Scoring Rationale

jkomoros edited this page Sep 8, 2012 · 3 revisions

Rationale for RoboHornet's Scoring

The RoboHornet benchmark makes use of an interesting--and perhaps unique--scoring mechanism. This document lays out the reasoning behind it.

First, let's be very clear: the only permissible way to interpret the results of RoboHornet is relative to the results of other browsers on the same version of the suite running on the same OS and hardware. If this were just another benchmark, we'd come up with the simplest possible scoring method and be done, because the actual numbers are irrelevant as long as you interpret them correctly. But RoboHornet is not just another benchmark: it is first and foremost a social tool for web developers to exert pressure on browser vendors to improve performance problems they care about. This goal leads directly and indirectly to many of the interesting properties of the scoring.

Some people will have the inclination and necessary background knowledge to invest the time in interpreting the results correctly. Others won't. RoboHornet's collective power comes from as many as people knowing and caring about the results as possible. For RoboHornet to be effective, people's intuitive interpretation of the results needs to at the very least align with the correct interpretation in order to apply pressure to browser vendors in the correct way.

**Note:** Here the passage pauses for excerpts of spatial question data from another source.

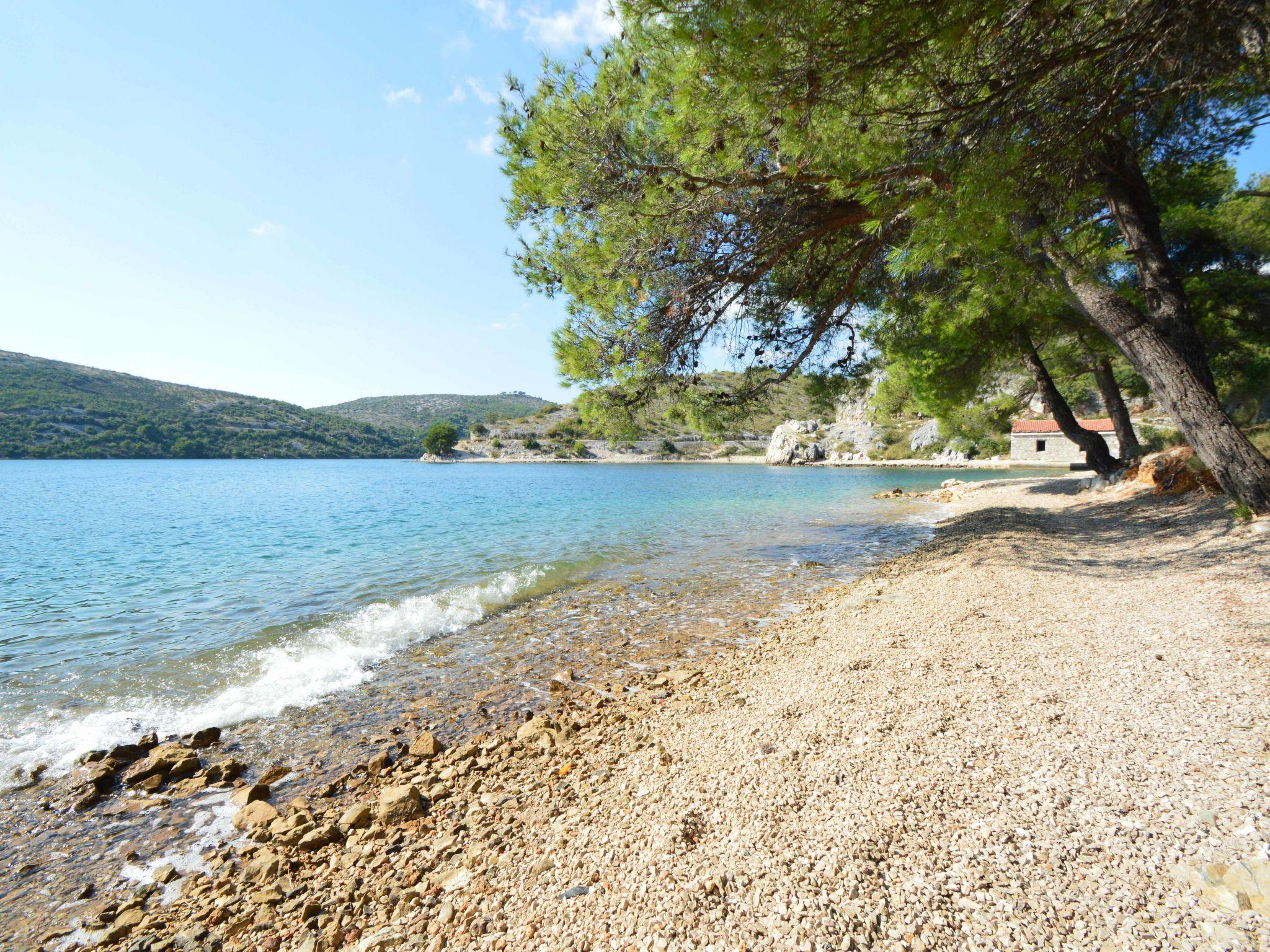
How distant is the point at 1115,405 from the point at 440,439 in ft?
338

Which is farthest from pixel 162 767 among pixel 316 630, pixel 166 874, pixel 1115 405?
pixel 1115 405

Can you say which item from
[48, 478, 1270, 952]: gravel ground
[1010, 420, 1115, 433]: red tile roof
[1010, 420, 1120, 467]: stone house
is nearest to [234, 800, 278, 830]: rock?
[48, 478, 1270, 952]: gravel ground

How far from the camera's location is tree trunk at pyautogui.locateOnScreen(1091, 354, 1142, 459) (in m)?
15.4

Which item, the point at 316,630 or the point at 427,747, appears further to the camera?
the point at 316,630

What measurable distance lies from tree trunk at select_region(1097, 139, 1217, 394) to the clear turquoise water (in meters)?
5.91

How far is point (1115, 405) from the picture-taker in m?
15.4

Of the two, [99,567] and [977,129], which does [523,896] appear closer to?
[977,129]

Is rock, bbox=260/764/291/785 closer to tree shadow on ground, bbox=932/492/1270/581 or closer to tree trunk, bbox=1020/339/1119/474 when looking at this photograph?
tree shadow on ground, bbox=932/492/1270/581

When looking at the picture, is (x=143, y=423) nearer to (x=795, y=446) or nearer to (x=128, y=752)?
(x=795, y=446)

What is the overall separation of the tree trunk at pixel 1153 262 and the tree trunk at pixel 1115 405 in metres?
9.35

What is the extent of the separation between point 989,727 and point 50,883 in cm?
528

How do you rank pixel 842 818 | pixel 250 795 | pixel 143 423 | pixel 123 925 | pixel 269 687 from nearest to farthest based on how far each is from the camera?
pixel 842 818
pixel 123 925
pixel 250 795
pixel 269 687
pixel 143 423

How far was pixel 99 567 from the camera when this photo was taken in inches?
450

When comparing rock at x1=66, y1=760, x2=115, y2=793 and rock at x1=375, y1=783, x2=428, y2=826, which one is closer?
rock at x1=375, y1=783, x2=428, y2=826
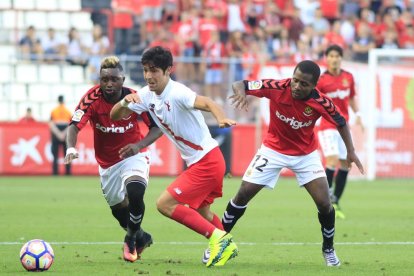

We need to balance complexity of scoring with correctness of intuitive understanding. Baseline scores and weighting are the two main sources of complexity in the scoring. Together they help "normalize" the score (although perfect normalization is impossible for a host of reasons). Having a normalized score allows even a naive observer to glance at the score and come away with a generally correct understanding without consulting anything else. It is impossible to normalize for more than one specific piece of hardware, but for the hypothetical person using the reference hardware 100 serves as a mental anchor point: above 100 is good; below 100 is bad. If that's all you understand, at least you're on the right track.

There are a few nice properties of having a "normalized" score:

Scores go down for less competitive browsers

The point of RoboHornet is to encourage active competition among browser vendors to improve on important performance problems. Browser vendors should strive not just to improve, but to improve faster than their peers. Baselining means that if a browser is improving--but not as quickly as its peers--its index will decline. Numbers going down (as opposed to simply not increasing as quickly) is an easy signal to interpret and makes the competitive incentive stronger.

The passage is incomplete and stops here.